PUBS, bars and restaurants will be required by law to take customer contact details from the end of next week, Nicola Sturgeon has announced.
The First Minister said existing guidance will be placed on a statutory footing from Friday, August 14, to help with contact tracing after Covid-19 outbreaks.
Face masks will also become compulsory in "a range of indoor premises" including libraries, museums and places of worship.
They are already mandatory on public transport and in shops.
Ms Sturgeon said details on enforcement and penalties for hospitality venues that do not collect customer details will be published next week.
However she stressed the new rules would be taken "very seriously", adding that we are seeing "the consequences of these pieces of advice being flouted are very real".
Cases linked to a coronavirus outbreak in Aberdeen, where lockdown restrictions have been reimposed, have risen to 101, with 313 close contacts traced.
Indoor hospitality venues across the city have been closed, residents are not allowed visitors to their homes and a five-mile travel limit has been put in place.
Ms Sturgeon said a common factor in the rise in new coronavirus outbreaks across the world - including the Aberdeen cluster - is the hospitality sector, and settings such as pubs and restaurants are particularly susceptible to the virus.
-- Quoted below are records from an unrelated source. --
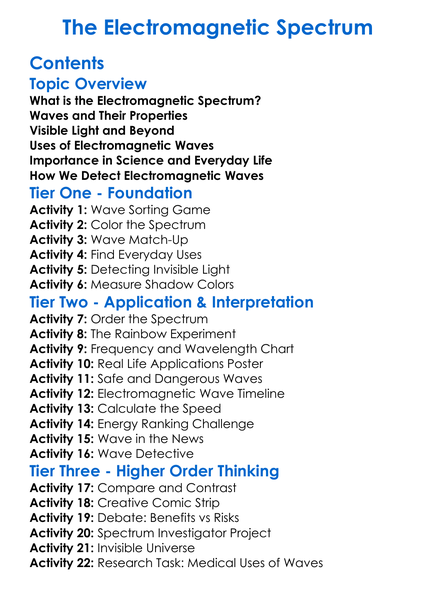 The Electromagnetic Spectrum

Contents

Topic Overview

What is the Electromagnetic Spectrum?
Waves and Their Properties
Visible Light and Beyond
Uses of Electromagnetic Waves
Importance in Science and Everyday Life
How We Detect Electromagnetic Waves

Tier One - Foundation

Activity 1: Wave Sorting Game
Activity 2: Color the Spectrum
Activity 3: Wave Match-Up
Activity 4: Find Everyday Uses
Activity 5: Detecting Invisible Light
Activity 6: Measure Shadow Colors

Tier Two - Application & Interpretation

Activity 7: Order the Spectrum
Activity 8: The Rainbow Experiment
Activity 9: Frequency and Wavelength Chart
Activity 10: Real Life Applications Poster
Activity 11: Safe and Dangerous Waves
Activity 12: Electromagnetic Wave Timeline
Activity 13: Calculate the Speed
Activity 14: Energy Ranking Challenge
Activity 15: Wave in the News
Activity 16: Wave Detective

Tier Three - Higher Order Thinking

Activity 17: Compare and Contrast
Activity 18: Creative Comic Strip
Activity 19: Debate: Benefits vs Risks
Activity 20: Spectrum Investigator Project
Activity 21: Invisible Universe
Activity 22: Research Task: Medical Uses of Waves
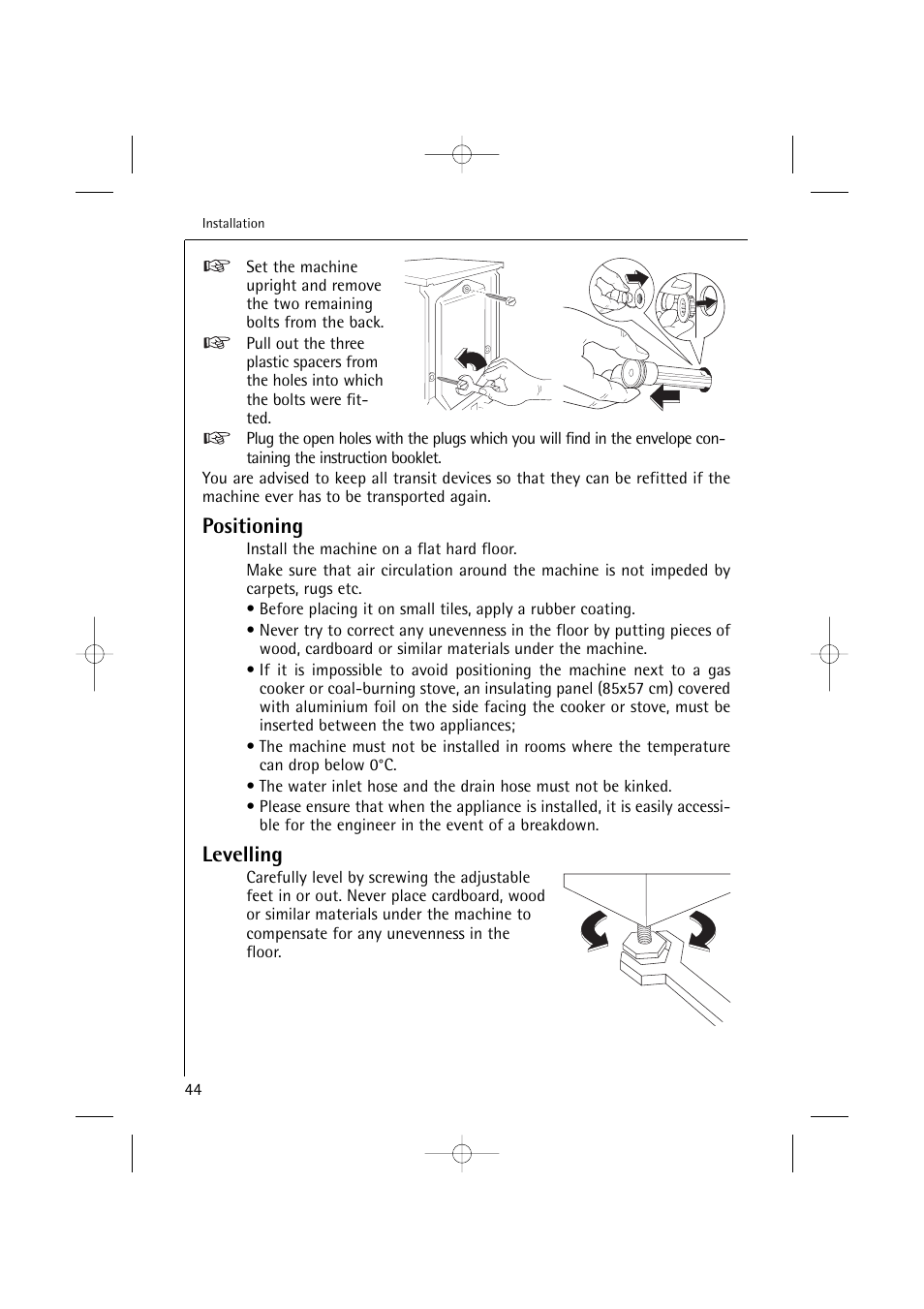 Installation

☞ Set the machine upright and remove the two remaining bolts from the back.

☞ Pull out the three plastic spacers from the holes into which the bolts were fitted.

☞ Plug the open holes with the plugs which you will find in the envelope containing the instruction booklet.

You are advised to keep all transit devices so that they can be refitted if the machine ever has to be transported again.

Positioning

Install the machine on a flat hard floor.

Make sure that air circulation around the machine is not impeded by carpets, rugs etc.

• Before placing it on small tiles, apply a rubber coating.

• Never try to correct any unevenness in the floor by putting pieces of wood, cardboard or similar materials under the machine.

• If it is impossible to avoid positioning the machine next to a gas cooker or coal-burning stove, an insulating panel (85x57 cm) covered with aluminium foil on the side facing the cooker or stove, must be inserted between the two appliances;

• The machine must not be installed in rooms where the temperature can drop below 0°C.

• The water inlet hose and the drain hose must not be kinked.

• Please ensure that when the appliance is installed, it is easily accessible for the engineer in the event of a breakdown.

Levelling

Carefully level by screwing the adjustable feet in or out. Never place cardboard, wood or similar materials under the machine to compensate for any unevenness in the floor.

44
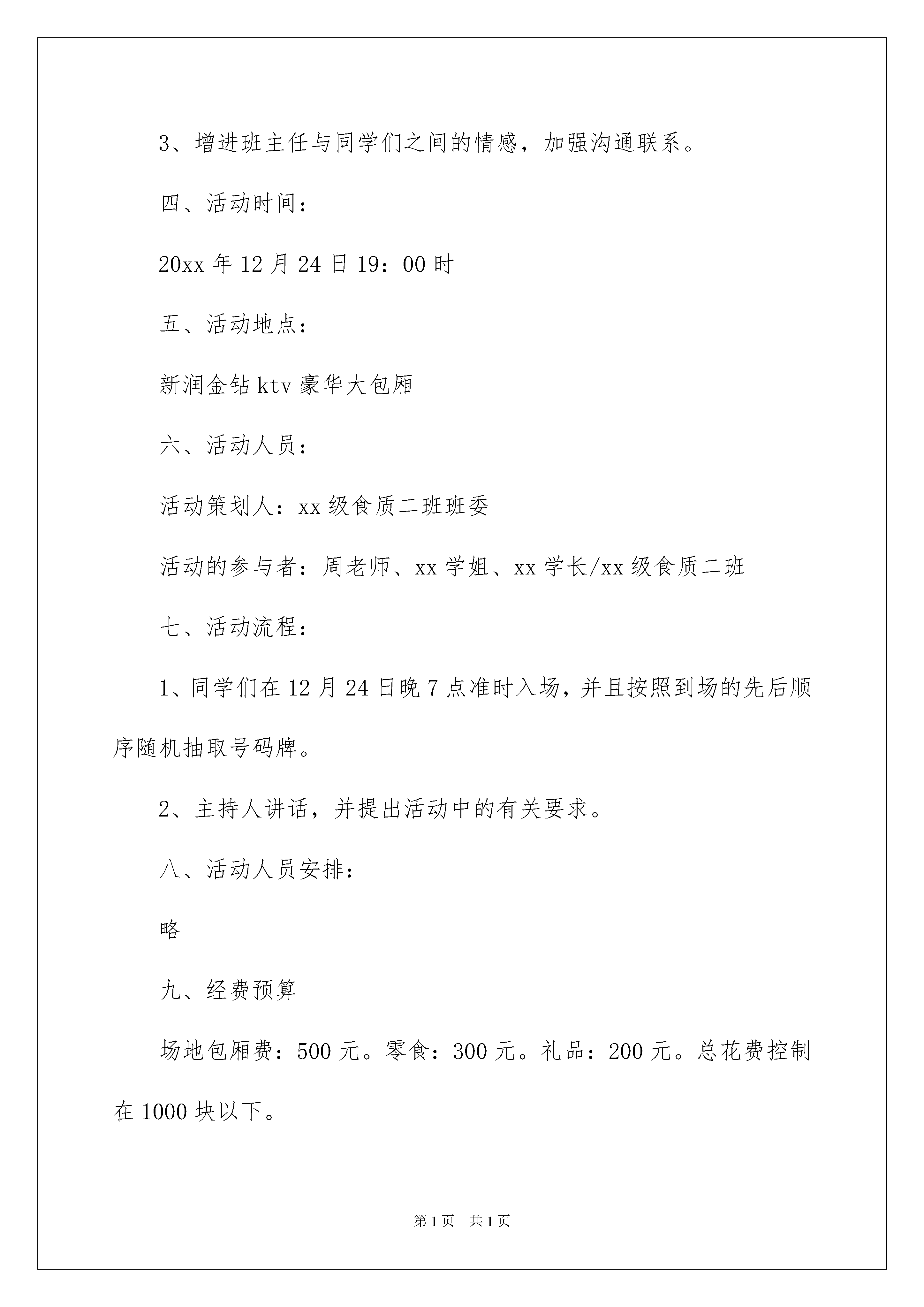 3、增进班主任与同学们之间的情感，加强沟通联系。

四、活动时间：

20xx 年 12 月 24 日 19：00 时

五、活动地点：

新润金钻 ktv 豪华大包厢

六、活动人员：

活动策划人：xx 级食质二班班委

活动的参与者：周老师、xx 学姐、xx 学长/xx 级食质二班

七、活动流程：

1、同学们在 12 月 24 日晚 7 点准时入场，并且按照到场的先后顺序随机抽取号码牌。

2、主持人讲话，并提出活动中的有关要求。

八、活动人员安排：

略

九、经费预算

场地包厢费：500 元。零食：300 元。礼品：200 元。总花费控制在 1000 块以下。

第 1 页　共 1 页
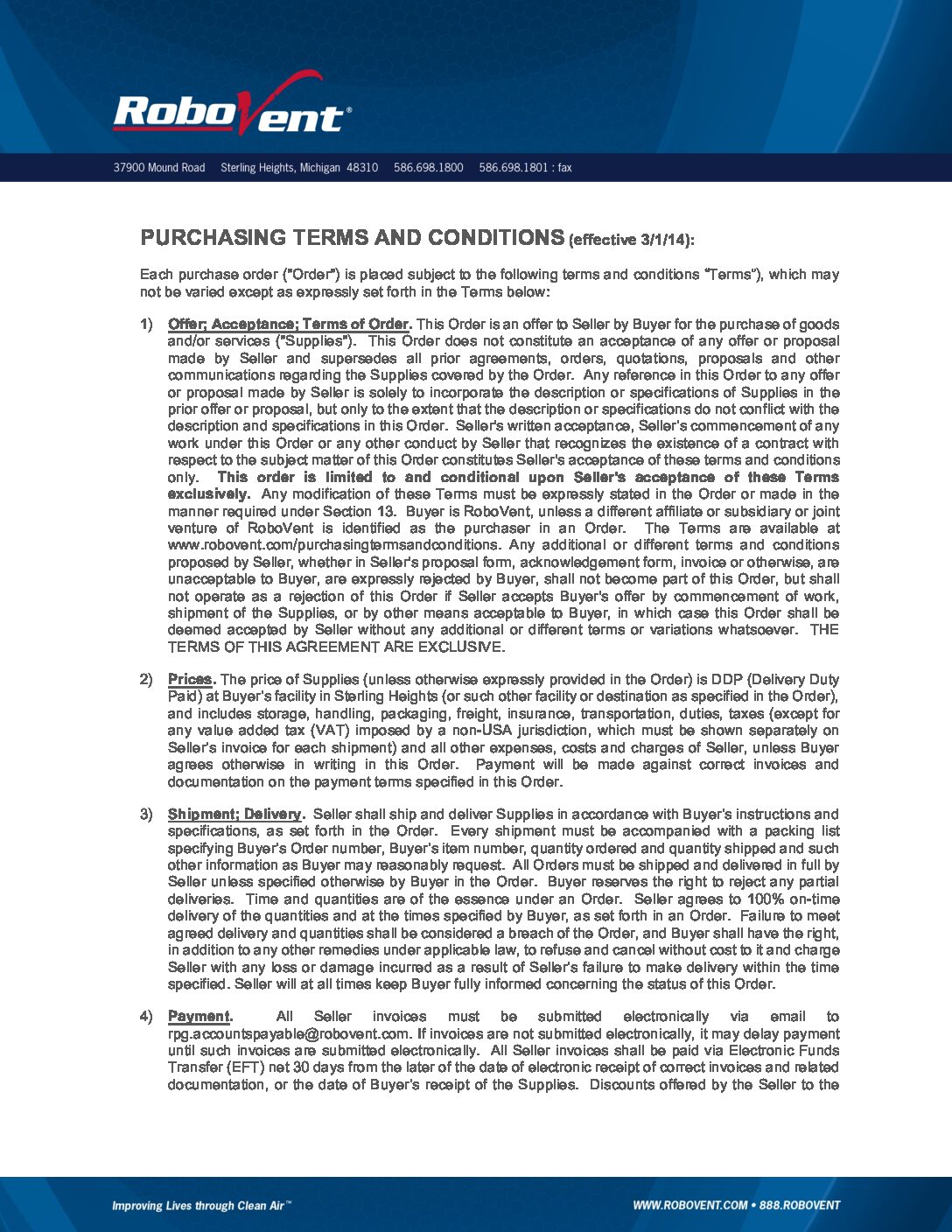 RoboVent®

37900 Mound Road Sterling Heights, Michigan 48310 586.698.1800 586.698.1801 : fax

PURCHASING TERMS AND CONDITIONS (effective 3/1/14):

Each purchase order ("Order") is placed subject to the following terms and conditions "Terms"), which may not be varied except as expressly set forth in the Terms below:

1) Offer; Acceptance; Terms of Order. This Order is an offer to Seller by Buyer for the purchase of goods and/or services ("Supplies"). This Order does not constitute an acceptance of any offer or proposal made by Seller and supersedes all prior agreements, orders, quotations, proposals and other communications regarding the Supplies covered by the Order. Any reference in this Order to any offer or proposal made by Seller is solely to incorporate the description or specifications of Supplies in the prior offer or proposal, but only to the extent that the description or specifications do not conflict with the description and specifications in this Order. Seller's written acceptance, Seller's commencement of any work under this Order or any other conduct by Seller that recognizes the existence of a contract with respect to the subject matter of this Order constitutes Seller's acceptance of these terms and conditions only. This order is limited to and conditional upon Seller's acceptance of these Terms exclusively. Any modification of these Terms must be expressly stated in the Order or made in the manner required under Section 13. Buyer is RoboVent, unless a different affiliate or subsidiary or joint venture of RoboVent is identified as the purchaser in an Order. The Terms are available at www.robovent.com/purchasingtermsandconditions. Any additional or different terms and conditions proposed by Seller, whether in Seller's proposal form, acknowledgement form, invoice or otherwise, are unacceptable to Buyer, are expressly rejected by Buyer, shall not become part of this Order, but shall not operate as a rejection of this Order if Seller accepts Buyer's offer by commencement of work, shipment of the Supplies, or by other means acceptable to Buyer, in which case this Order shall be deemed accepted by Seller without any additional or different terms or variations whatsoever. THE TERMS OF THIS AGREEMENT ARE EXCLUSIVE.

2) Prices. The price of Supplies (unless otherwise expressly provided in the Order) is DDP (Delivery Duty Paid) at Buyer's facility in Sterling Heights (or such other facility or destination as specified in the Order), and includes storage, handling, packaging, freight, insurance, transportation, duties, taxes (except for any value added tax (VAT) imposed by a non-USA jurisdiction, which must be shown separately on Seller's invoice for each shipment) and all other expenses, costs and charges of Seller, unless Buyer agrees otherwise in writing in this Order. Payment will be made against correct invoices and documentation on the payment terms specified in this Order.

3) Shipment; Delivery. Seller shall ship and deliver Supplies in accordance with Buyer's instructions and specifications, as set forth in the Order. Every shipment must be accompanied with a packing list specifying Buyer's Order number, Buyer's item number, quantity ordered and quantity shipped and such other information as Buyer may reasonably request. All Orders must be shipped and delivered in full by Seller unless specified otherwise by Buyer in the Order. Buyer reserves the right to reject any partial deliveries. Time and quantities are of the essence under an Order. Seller agrees to 100% on-time delivery of the quantities and at the times specified by Buyer, as set forth in an Order. Failure to meet agreed delivery and quantities shall be considered a breach of the Order, and Buyer shall have the right, in addition to any other remedies under applicable law, to refuse and cancel without cost to it and charge Seller with any loss or damage incurred as a result of Seller's failure to make delivery within the time specified. Seller will at all times keep Buyer fully informed concerning the status of this Order.

4) Payment. All Seller invoices must be submitted electronically via email to rpg.accountspayable@robovent.com. If invoices are not submitted electronically, it may delay payment until such invoices are submitted electronically. All Seller invoices shall be paid via Electronic Funds Transfer (EFT) net 30 days from the later of the date of electronic receipt of correct invoices and related documentation, or the date of Buyer's receipt of the Supplies. Discounts offered by the Seller to the

Improving Lives through Clean Air™

WWW.ROBOVENT.COM • 888.ROBOVENT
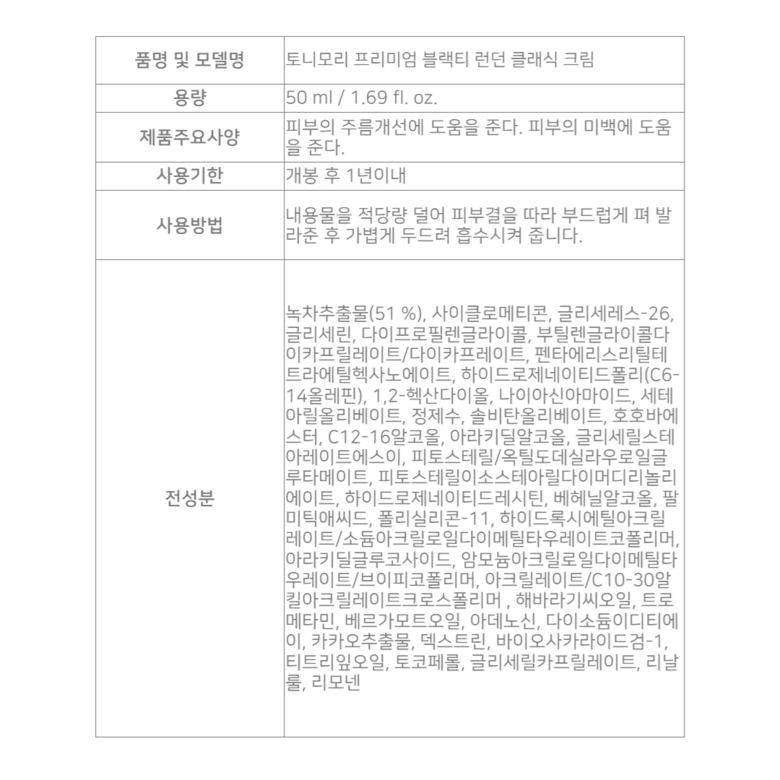 | 품명 및 모델명 | 토니모리 프리미엄 블랙티 런던 클래식 크림 |
|---|---|
| 용량 | 50 ml / 1.69 fl. oz. |
| 제품주요사양 | 피부의 주름개선에 도움을 준다. 피부의 미백에 도움을 준다. |
| 사용기한 | 개봉 후 1년이내 |
| 사용방법 | 내용물을 적당량 덜어 피부결을 따라 부드럽게 펴 발라준 후 가볍게 두드려 흡수시켜 줍니다. |
| 전성분 | 녹차추출물(51 %), 사이클로메티콘, 글리세레스-26, 글리세린, 다이프로필렌글라이콜, 부틸렌글라이콜다이카프릴레이트/다이카프레이트, 펜타에리스리틸테트라에틸헥사노에이트, 하이드로제네이티드폴리(C6-14올레핀), 1,2-헥산다이올, 나이아신아마이드, 세테아릴올리베이트, 정제수, 솔비탄올리베이트, 호호바에스터, C12-16알코올, 아라키딜알코올, 글리세릴스테아레이트에스이, 피토스테릴/옥틸도데실라우로일글루타메이트, 피토스테릴이소스테아릴다이머디리놀리에이트, 하이드로제네이티드레시틴, 베헤닐알코올, 팔미틱애씨드, 폴리실리콘-11, 하이드록시에틸아크릴레이트/소듐아크릴로일다이메틸타우레이트코폴리머, 아라키딜글루코사이드, 암모늄아크릴로일다이메틸타우레이트/브이피코폴리머, 아크릴레이트/C10-30알킬아크릴레이트크로스폴리머 , 해바라기씨오일, 트로메타민, 베르가모트오일, 아데노신, 다이소듐이디티에이, 카카오추출물, 덱스트린, 바이오사카라이드검-1, 티트리잎오일, 토코페롤, 글리세릴카프릴레이트, 리날룰, 리모넨 |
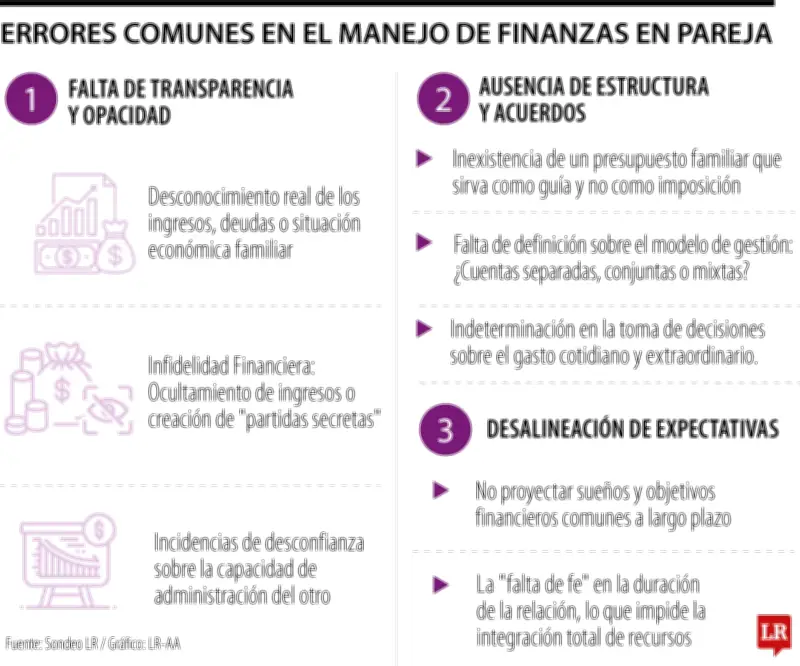 ERRORES COMUNES EN EL MANEJO DE FINANZAS EN PAREJA

1 FALTA DE TRANSPARENCIA Y OPACIDAD

Desconocimiento real de los ingresos, deudas o situación económica familiar

Infidelidad Financiera: Ocultamiento de ingresos o creación de "partidas secretas"

Incidencias de desconfianza sobre la capacidad de administración del otro

Fuente: Sondeo LR / Gráfico: LR-AA

2 AUSENCIA DE ESTRUCTURA Y ACUERDOS

Inexistencia de un presupuesto familiar que sirva como guía y no como imposición

Falta de definición sobre el modelo de gestión: ¿Cuentas separadas, conjuntas o mixtas?

Indeterminación en la toma de decisiones sobre el gasto cotidiano y extraordinario.

3 DESALINEACIÓN DE EXPECTATIVAS

No proyectar sueños y objetivos financieros comunes a largo plazo

La "falta de fe" en la duración de la relación, lo que impide la integración total de recursos

LR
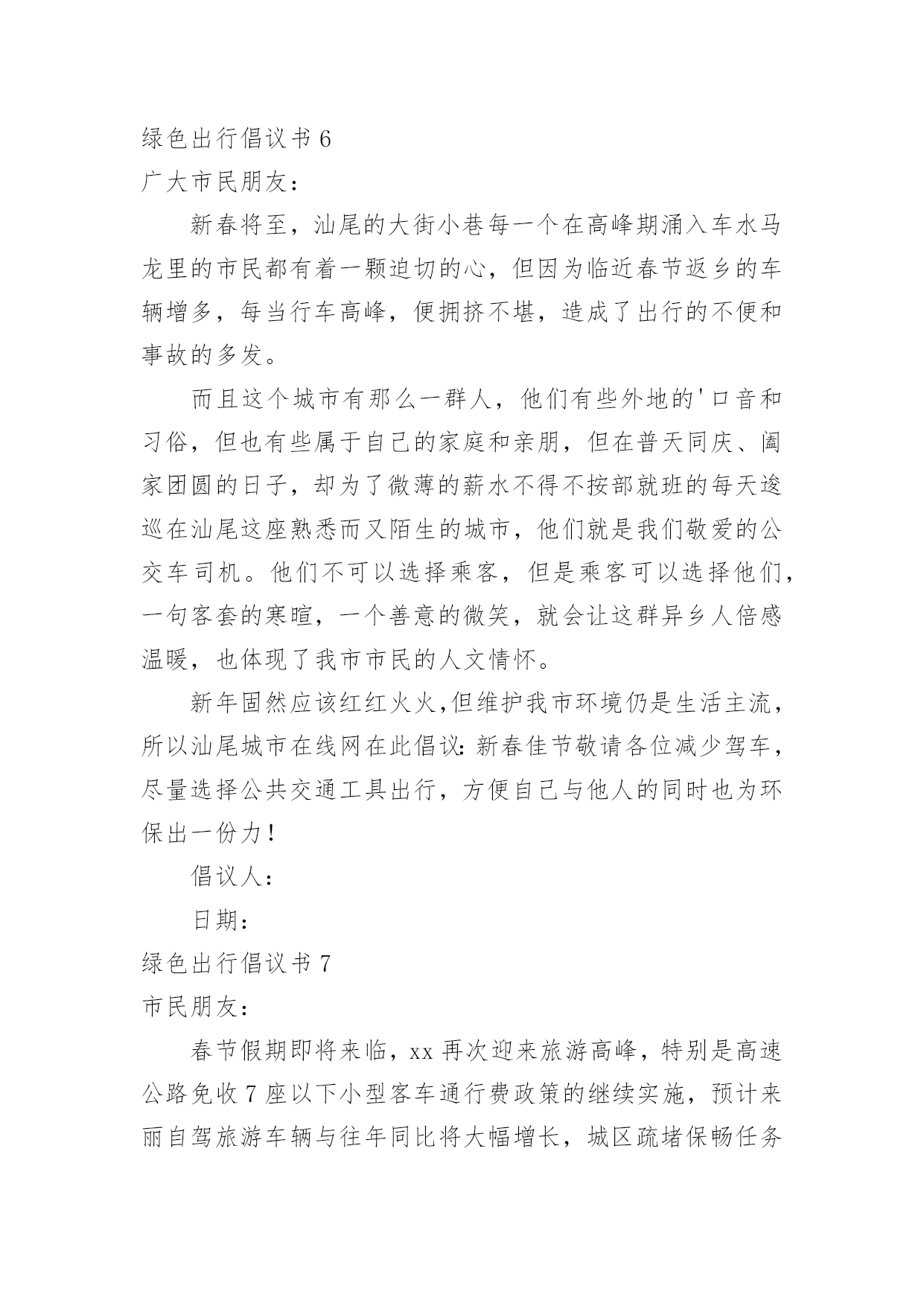 绿色出行倡议书 6

广大市民朋友：

新春将至，汕尾的大街小巷每一个在高峰期涌入车水马龙里的市民都有着一颗迫切的心，但因为临近春节返乡的车辆增多，每当行车高峰，便拥挤不堪，造成了出行的不便和事故的多发。

而且这个城市有那么一群人，他们有些外地的'口音和习俗，但也有些属于自己的家庭和亲朋，但在普天同庆、阖家团圆的日子，却为了微薄的薪水不得不按部就班的每天逡巡在汕尾这座熟悉而又陌生的城市，他们就是我们敬爱的公交车司机。他们不可以选择乘客，但是乘客可以选择他们，一句客套的寒暄，一个善意的微笑，就会让这群异乡人倍感温暖，也体现了我市市民的人文情怀。

新年固然应该红红火火，但维护我市环境仍是生活主流，所以汕尾城市在线网在此倡议：新春佳节敬请各位减少驾车，尽量选择公共交通工具出行，方便自己与他人的同时也为环保出一份力！

倡议人：

日期：

绿色出行倡议书 7

市民朋友：

春节假期即将来临，xx 再次迎来旅游高峰，特别是高速公路免收 7 座以下小型客车通行费政策的继续实施，预计来丽自驾旅游车辆与往年同比将大幅增长，城区疏堵保畅任务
She said the majority of such premises across Scotland have been complying with the guidance to note customers contact details, but some have not.
She said: "I now intend to make it mandatory for a range of settings, including hospitality businesses, to collect customer details."
Placing compliance on a "statutory footing", Ms Sturgeon said, will help ensure test and protect can function as effectively as possible.
She said Police Scotland will enforce the measures if necessary.
Ms Sturgeon said Aberdeen FC's game against St Johnstone on Saturday will not now go ahead after two Aberdeen players tested positive for Covid-19 through "clear breaches of the rules".
Six players have been identified as being in close proximity to the two positive cases, and all eight are now self-isolating.
All eight players had visited a bar in Aberdeen, and Ms Sturgeon said they "blatantly broke the rules" and that is "completely unacceptable".
Of the 43 new cases across Scotland in the past 24 hours, provisional figures indicate more than half, 27, were in the Grampian health board area, she added.
Ms Sturgeon said five cases were in the Greater Glasgow and Clyde health board, down from the 17 in that location which sparked concern on Thursday.
A total of 18,890 people have now tested positive for the virus.
No patients have died in Scotland after testing positive for coronavirus for 22 consecutive days, with the death toll remaining at 2,491.
Ms Sturgeon said 262 people are in hospital with confirmed Covid-19, down eight in 24 hours. Of these, four are in intensive care - which is no change from the previous day.